I have zero regrets about this birth -- it was hard and overwhelming for a little while there, but it's left me feeling strong and healed and reassured that my body isn't broken after my previous baby's birth. I loved how it all worked out. I loved having a doula; I was happy with my choices in the hospital; and the staff supported me even if my choices weren't their choices. When I left the room to go to the postpartum unit, the charge nurse told me he wished all the moms had their babies like that-- and I thought, well, if you left them alone they might!  I had to be stubborn to have as few interventions as I did, but it was totally worth it. And I had the Dream Birth Team with my husband and the doula there.
Everything on my birth plan happened as I hoped, except for the delivery of the placenta - after an hour it was still hanging out in there and I was sick of being "not quite done" giving birth, so I had the OB put a little gentle traction on it and it came out. It's OK to change your mind. It's your birth! Being in control of your decision making is the important thing. 

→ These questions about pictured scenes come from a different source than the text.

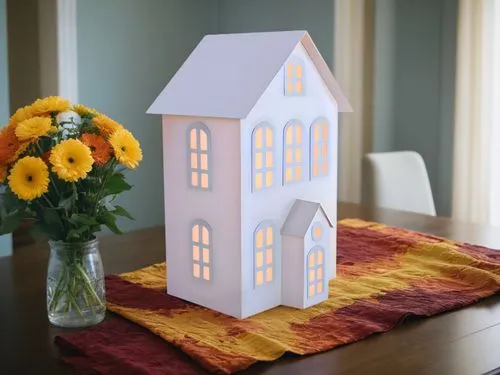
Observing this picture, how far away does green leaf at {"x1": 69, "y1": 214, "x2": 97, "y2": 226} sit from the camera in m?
1.28

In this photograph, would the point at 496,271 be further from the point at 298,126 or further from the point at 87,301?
the point at 87,301

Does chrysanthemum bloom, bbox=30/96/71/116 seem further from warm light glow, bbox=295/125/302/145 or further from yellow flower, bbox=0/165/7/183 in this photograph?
warm light glow, bbox=295/125/302/145

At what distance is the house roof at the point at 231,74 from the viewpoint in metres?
1.39

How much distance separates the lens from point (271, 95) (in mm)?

Interestingly, one of the hypnobirthing books I read suggested writing down your ideal birth and visualizing it, and running through it in your mind regularly. I had always had my babies in the middle of the night or early morning with no sleep, and I thought it would be nice to sleep well, wake up, and go into labor...and labor during the day instead of the middle of the night. So that's what I visualized, and that's what happened! I thought it was kind of woo-woo and never expected it to happen that way, but it did. Wild. 
Your birth, your body, your decisions.